GraphQL schemas commonly have circular or deeply nested type relationships: a User has posts, each Post has author (a User), that User has posts… An LLM that constructs queries can generate arbitrarily deep nesting, causing resolver explosions that exhaust database connections or CPU on the GraphQL server.
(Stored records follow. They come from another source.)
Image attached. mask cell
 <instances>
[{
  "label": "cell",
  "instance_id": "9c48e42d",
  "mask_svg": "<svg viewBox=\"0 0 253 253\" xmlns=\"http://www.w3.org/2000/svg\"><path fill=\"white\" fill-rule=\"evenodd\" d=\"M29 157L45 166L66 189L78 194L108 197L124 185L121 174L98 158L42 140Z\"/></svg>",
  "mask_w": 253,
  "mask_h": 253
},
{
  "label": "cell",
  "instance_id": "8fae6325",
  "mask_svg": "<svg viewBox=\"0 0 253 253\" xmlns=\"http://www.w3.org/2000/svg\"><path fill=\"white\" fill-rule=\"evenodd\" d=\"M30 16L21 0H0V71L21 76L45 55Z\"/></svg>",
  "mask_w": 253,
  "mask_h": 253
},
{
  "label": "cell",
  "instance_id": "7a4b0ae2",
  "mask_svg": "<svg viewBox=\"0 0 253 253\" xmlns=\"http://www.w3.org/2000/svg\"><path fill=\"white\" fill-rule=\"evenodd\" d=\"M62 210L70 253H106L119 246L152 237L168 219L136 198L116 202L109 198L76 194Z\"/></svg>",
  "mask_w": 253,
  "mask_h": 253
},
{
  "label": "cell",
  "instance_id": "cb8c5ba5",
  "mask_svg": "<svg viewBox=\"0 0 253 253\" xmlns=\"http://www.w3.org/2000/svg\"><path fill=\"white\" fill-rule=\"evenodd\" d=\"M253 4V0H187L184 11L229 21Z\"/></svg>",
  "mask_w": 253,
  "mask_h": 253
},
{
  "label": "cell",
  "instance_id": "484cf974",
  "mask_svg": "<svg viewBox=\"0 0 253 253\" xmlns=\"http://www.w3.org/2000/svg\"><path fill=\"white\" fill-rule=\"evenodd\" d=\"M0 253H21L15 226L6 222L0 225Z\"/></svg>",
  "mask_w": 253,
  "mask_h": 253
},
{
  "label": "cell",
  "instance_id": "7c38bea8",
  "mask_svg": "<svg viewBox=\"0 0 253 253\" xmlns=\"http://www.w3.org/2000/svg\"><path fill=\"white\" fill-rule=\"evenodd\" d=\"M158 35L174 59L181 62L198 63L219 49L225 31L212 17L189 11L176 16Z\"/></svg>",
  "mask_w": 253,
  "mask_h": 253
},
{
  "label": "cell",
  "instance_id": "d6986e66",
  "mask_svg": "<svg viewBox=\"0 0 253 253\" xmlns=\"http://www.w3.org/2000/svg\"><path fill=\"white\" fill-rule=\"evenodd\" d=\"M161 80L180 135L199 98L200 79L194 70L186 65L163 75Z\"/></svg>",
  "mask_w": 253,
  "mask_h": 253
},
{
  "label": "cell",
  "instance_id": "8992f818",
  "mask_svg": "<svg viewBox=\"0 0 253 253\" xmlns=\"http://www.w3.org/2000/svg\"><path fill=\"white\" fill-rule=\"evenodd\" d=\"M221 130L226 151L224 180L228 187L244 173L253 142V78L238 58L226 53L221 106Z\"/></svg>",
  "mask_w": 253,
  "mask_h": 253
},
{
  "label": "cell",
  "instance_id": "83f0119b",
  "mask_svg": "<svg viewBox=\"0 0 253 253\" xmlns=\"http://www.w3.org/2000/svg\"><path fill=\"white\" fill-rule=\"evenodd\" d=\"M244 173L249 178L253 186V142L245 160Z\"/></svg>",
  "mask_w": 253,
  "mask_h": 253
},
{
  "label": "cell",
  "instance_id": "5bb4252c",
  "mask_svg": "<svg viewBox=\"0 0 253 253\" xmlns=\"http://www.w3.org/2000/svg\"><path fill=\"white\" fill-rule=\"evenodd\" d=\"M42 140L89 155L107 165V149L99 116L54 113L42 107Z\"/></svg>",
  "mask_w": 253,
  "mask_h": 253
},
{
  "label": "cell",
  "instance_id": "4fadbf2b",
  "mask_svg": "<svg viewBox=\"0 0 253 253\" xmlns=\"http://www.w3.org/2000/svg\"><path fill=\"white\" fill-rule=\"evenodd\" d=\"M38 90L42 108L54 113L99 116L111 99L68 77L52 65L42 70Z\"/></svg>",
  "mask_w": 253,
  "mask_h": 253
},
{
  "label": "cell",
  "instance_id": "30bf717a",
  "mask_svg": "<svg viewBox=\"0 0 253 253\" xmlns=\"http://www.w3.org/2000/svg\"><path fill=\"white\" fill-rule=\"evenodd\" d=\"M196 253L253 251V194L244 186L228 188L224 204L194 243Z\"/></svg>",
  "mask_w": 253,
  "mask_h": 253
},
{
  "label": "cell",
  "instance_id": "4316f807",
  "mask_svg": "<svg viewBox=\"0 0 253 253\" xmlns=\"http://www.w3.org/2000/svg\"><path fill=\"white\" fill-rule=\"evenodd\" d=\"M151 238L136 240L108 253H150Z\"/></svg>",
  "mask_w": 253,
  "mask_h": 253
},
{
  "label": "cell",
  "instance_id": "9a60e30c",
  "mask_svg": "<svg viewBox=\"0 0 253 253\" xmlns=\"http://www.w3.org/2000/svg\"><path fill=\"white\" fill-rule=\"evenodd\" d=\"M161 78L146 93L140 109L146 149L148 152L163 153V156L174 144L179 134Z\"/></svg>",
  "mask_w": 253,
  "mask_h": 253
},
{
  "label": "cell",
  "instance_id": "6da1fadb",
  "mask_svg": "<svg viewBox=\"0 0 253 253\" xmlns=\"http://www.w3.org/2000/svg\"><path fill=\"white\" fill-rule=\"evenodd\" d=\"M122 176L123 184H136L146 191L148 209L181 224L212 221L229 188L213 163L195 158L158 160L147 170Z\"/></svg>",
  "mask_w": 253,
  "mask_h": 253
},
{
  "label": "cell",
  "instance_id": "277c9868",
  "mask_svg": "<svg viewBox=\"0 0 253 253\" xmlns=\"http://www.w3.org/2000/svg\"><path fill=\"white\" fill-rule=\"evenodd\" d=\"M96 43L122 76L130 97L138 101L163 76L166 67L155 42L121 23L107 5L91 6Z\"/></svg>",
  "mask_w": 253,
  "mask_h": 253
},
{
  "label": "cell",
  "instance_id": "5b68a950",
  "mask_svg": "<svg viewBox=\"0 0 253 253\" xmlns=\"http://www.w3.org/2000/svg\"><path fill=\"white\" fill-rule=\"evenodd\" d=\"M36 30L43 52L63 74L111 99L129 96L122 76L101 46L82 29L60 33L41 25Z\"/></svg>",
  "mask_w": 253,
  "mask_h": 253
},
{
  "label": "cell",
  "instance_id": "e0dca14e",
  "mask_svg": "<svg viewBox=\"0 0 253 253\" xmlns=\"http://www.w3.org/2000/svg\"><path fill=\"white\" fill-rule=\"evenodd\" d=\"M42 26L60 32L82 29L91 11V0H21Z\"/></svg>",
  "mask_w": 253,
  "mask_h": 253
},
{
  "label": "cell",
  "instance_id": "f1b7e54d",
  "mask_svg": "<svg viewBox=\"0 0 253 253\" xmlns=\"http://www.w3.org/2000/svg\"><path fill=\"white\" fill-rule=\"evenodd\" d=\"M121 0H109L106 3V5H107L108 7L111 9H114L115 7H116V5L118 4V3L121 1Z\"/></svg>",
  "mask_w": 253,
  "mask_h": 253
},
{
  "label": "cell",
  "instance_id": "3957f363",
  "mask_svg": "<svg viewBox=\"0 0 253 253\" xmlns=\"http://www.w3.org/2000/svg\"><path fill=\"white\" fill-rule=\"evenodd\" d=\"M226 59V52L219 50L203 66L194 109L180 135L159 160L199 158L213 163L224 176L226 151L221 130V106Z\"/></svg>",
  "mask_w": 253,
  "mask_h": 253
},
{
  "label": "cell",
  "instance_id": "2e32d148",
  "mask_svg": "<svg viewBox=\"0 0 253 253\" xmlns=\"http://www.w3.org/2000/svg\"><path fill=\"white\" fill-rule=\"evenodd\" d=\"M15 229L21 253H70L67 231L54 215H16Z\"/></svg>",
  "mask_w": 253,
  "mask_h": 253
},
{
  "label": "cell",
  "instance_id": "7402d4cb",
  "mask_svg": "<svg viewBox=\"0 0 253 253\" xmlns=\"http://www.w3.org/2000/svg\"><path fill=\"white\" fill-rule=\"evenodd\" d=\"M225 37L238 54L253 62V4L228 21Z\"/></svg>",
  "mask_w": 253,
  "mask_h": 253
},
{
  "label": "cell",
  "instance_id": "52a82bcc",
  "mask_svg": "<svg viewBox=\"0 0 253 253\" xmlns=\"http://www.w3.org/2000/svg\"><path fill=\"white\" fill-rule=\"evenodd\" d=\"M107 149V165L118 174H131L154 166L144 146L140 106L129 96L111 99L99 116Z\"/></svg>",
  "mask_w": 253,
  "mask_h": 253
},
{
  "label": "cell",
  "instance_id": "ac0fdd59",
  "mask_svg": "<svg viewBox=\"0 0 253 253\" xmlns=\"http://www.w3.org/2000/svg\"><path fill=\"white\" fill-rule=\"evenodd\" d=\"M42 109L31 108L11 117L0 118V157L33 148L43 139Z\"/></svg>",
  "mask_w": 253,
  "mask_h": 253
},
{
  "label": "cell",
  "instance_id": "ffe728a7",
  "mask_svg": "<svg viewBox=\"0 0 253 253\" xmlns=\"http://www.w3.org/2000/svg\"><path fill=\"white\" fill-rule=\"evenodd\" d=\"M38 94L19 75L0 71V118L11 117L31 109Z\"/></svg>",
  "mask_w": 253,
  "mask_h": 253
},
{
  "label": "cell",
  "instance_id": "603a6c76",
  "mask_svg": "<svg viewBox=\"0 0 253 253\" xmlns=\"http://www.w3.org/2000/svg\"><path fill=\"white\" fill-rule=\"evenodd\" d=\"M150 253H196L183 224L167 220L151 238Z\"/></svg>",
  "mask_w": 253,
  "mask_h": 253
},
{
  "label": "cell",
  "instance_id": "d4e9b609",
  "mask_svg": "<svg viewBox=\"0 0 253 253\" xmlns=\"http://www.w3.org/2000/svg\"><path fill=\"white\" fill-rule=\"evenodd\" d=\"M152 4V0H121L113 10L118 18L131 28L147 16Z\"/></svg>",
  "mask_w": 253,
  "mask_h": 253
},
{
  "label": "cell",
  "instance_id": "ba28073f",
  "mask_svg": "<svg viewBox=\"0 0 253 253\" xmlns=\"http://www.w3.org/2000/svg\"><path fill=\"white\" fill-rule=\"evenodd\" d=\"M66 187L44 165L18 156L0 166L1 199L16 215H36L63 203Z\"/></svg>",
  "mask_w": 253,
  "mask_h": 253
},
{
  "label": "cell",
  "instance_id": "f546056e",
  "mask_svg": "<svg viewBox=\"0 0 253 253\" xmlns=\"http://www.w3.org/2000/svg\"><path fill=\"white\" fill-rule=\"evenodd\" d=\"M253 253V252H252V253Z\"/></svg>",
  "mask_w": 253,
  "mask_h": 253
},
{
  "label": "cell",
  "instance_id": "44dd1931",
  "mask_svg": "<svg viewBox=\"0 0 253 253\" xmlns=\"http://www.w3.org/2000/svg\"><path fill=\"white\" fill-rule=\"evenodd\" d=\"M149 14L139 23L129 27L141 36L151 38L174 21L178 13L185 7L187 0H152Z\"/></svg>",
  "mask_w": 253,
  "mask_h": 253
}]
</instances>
import depthLimit from 'graphql-depth-limit'
import { createYoga } from 'graphql-yoga'

const yoga = createYoga({
  schema,
  validationRules: [
    depthLimit(4),  // for MCP-proxied APIs: 3–4 is usually sufficient
    // rejects queries nested more than 4 levels deep
  ],
})

// Manual check if not using a library:
function checkDepth(selectionSet, depth = 0) {
  if (depth > MAX_DEPTH) throw new Error(`Query depth exceeds limit of ${MAX_DEPTH}`)
  for (const selection of selectionSet?.selections ?? []) {
    if (selection.selectionSet) checkDepth(selection.selectionSet, depth + 1)
  }
}

Attack 3: Alias-batching DoS

GraphQL aliases allow the same field to be queried multiple times under different names in a single request. An LLM can construct a query with 500 aliases for the same expensive resolver — all in one HTTP request, bypassing rate limits that operate at the request level:

// malicious query constructed by a prompt-injected LLM:
// { a1: expensiveQuery(id:1) a2: expensiveQuery(id:2) ... a500: expensiveQuery(id:500) }
// — this is 1 HTTP request but triggers 500 resolver calls

import { createComplexityRule } from 'graphql-query-complexity'

const complexityRule = createComplexityRule({
  maximumComplexity: 100,  // total weighted cost per request
  variables: {},
  estimators: [
    // charge 1 for each field; aliases count individually
    fieldExtensionsEstimator(),
    simpleEstimator({ defaultComplexity: 1 }),
  ],
  onComplete(complexity) {
    if (complexity > 100) throw new Error(`Query complexity ${complexity} exceeds limit`)
  },
})

Attack 4: Query-string injection

The most MCP-specific risk: if the tool handler constructs a GraphQL query string from LLM-supplied arguments using string interpolation, a prompt-injected LLM can break out of the intended query structure and inject arbitrary fragments:

// WRONG: building the query string from LLM arguments
async function searchUsers(nameFromLLM: string) {
  const query = `{ users(filter: "${nameFromLLM}") { id email } }`
  // if nameFromLLM = '") { id email adminToken } users(filter: "x'
  // the injected query now fetches adminToken — a field the author never intended to expose
  return await graphqlClient.request(query)
}

// CORRECT: use GraphQL variables — the value is always treated as data, never as syntax
async function searchUsers(nameFromLLM: string) {
  const query = `
    query SearchUsers($name: String!) {
      users(filter: $name) { id email }
    }
  `
  const variables = { name: nameFromLLM }  // LLM value goes here, not in the query string
  return await graphqlClient.request(query, variables)
}

GraphQL variables are the correct defense: they are typed, parsed separately from the query document, and cannot affect the query structure regardless of their content. Any LLM argument that becomes a GraphQL input value must be passed as a variable — never interpolated into the query string.